**WHAT YOU ARE ASKED TO DO:** Starting at the line that contains "phylum: Chordata", restate every line word for word through the end of the entries.

**DATA TO USE:**
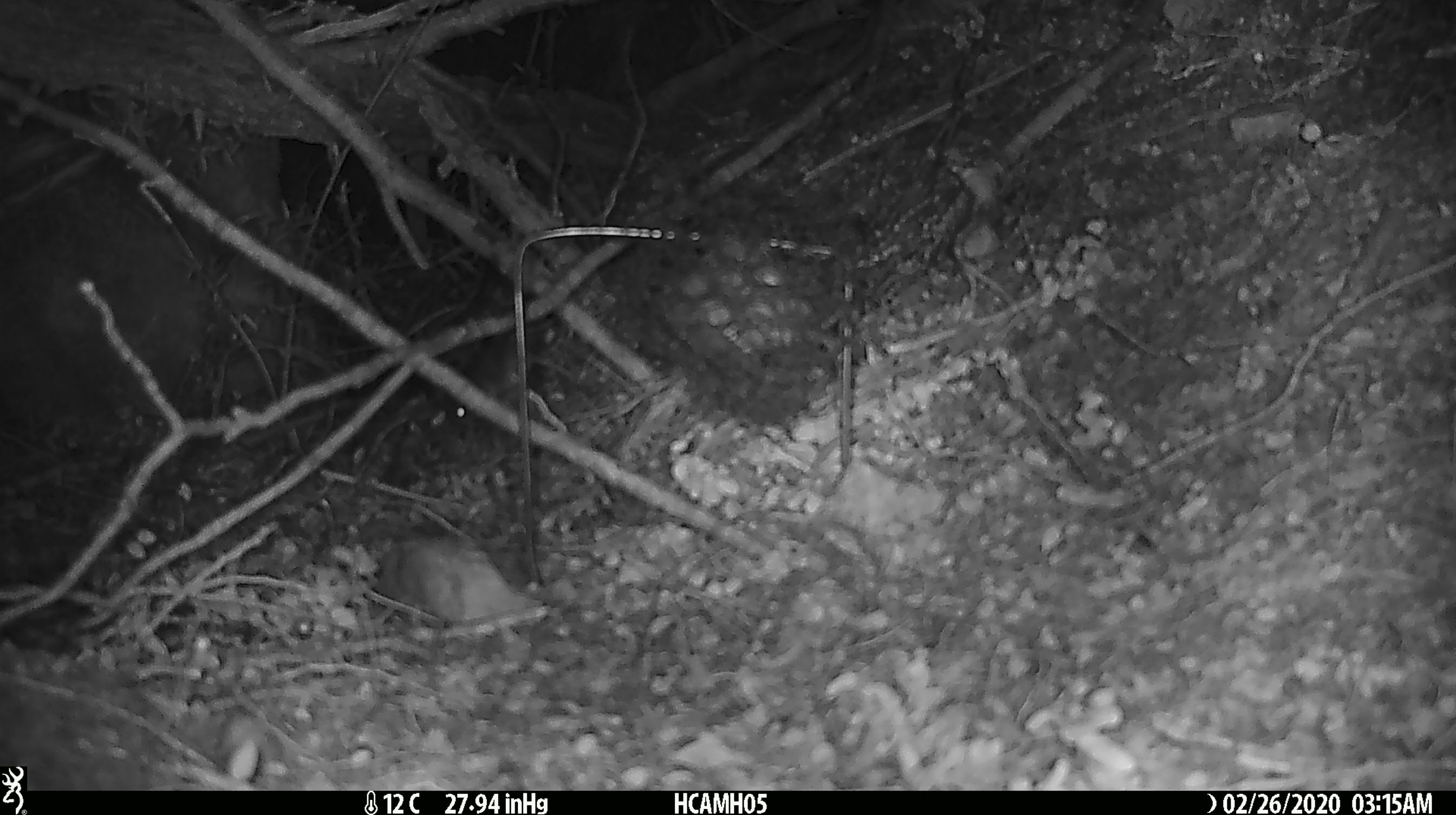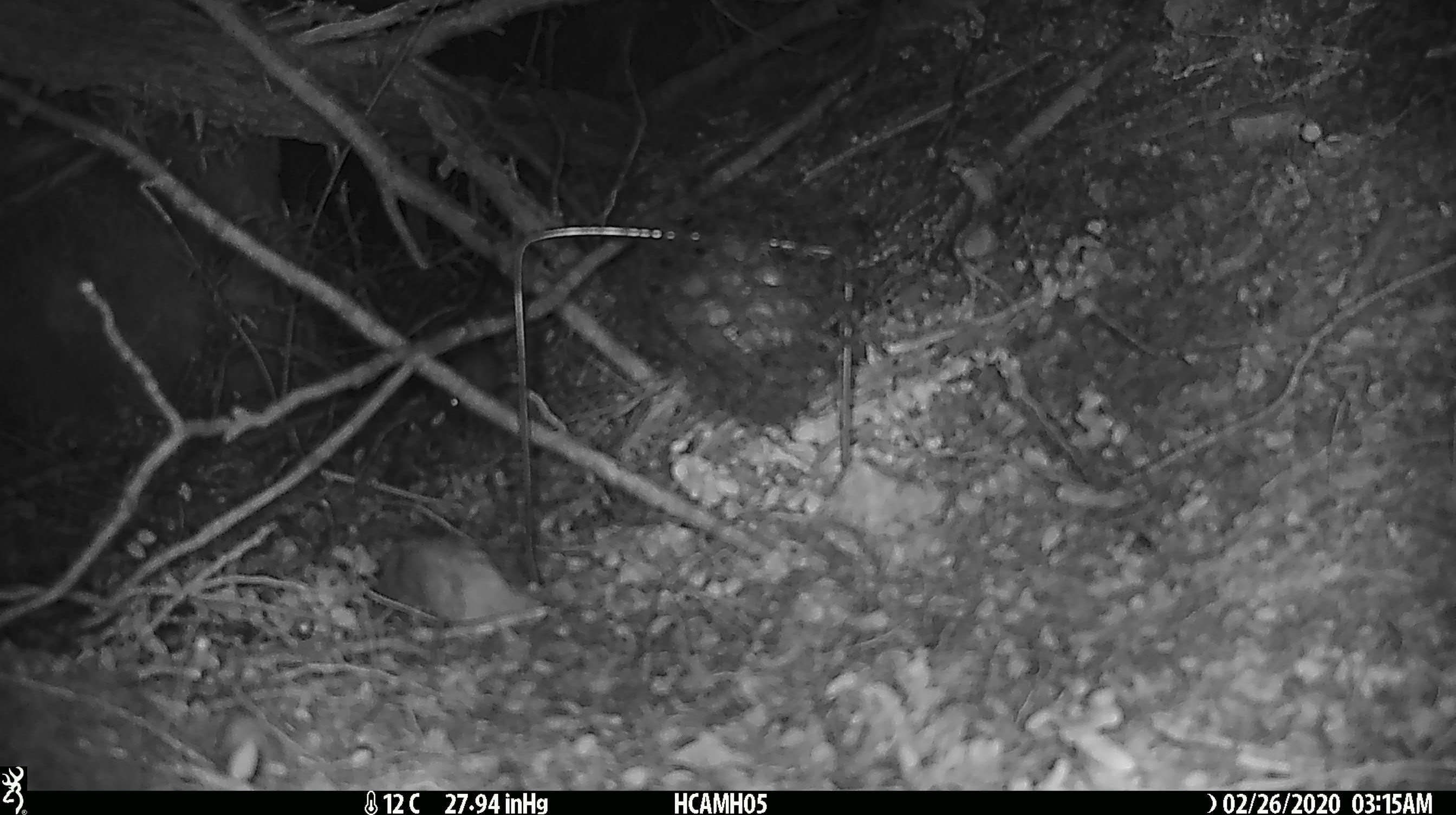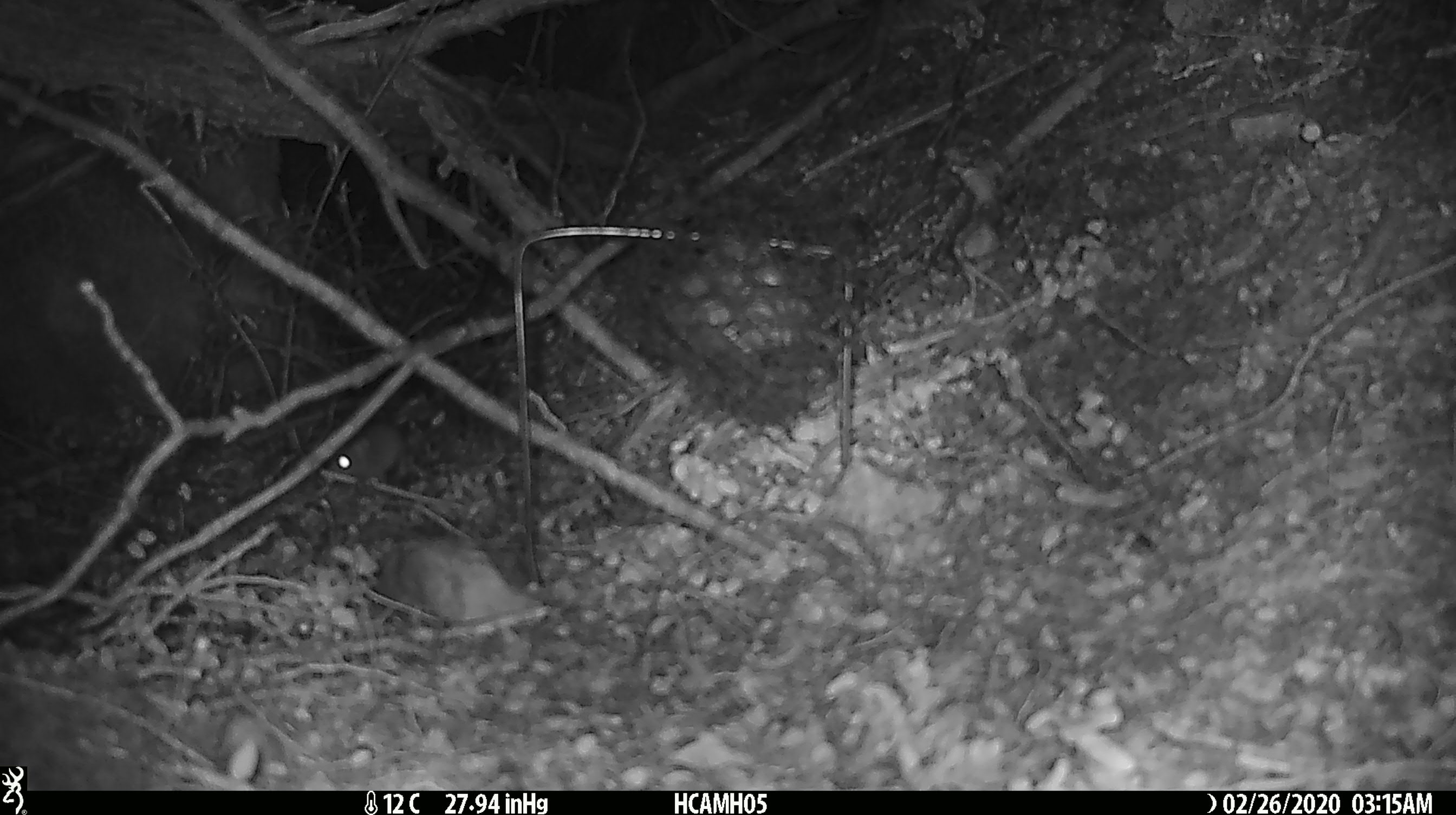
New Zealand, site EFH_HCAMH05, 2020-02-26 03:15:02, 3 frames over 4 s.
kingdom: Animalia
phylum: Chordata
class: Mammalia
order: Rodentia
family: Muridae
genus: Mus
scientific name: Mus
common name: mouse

**ANSWER AREA:**
phylum: Chordata
class: Mammalia
order: Rodentia
family: Muridae
genus: Mus
scientific name: Mus
common name: mouse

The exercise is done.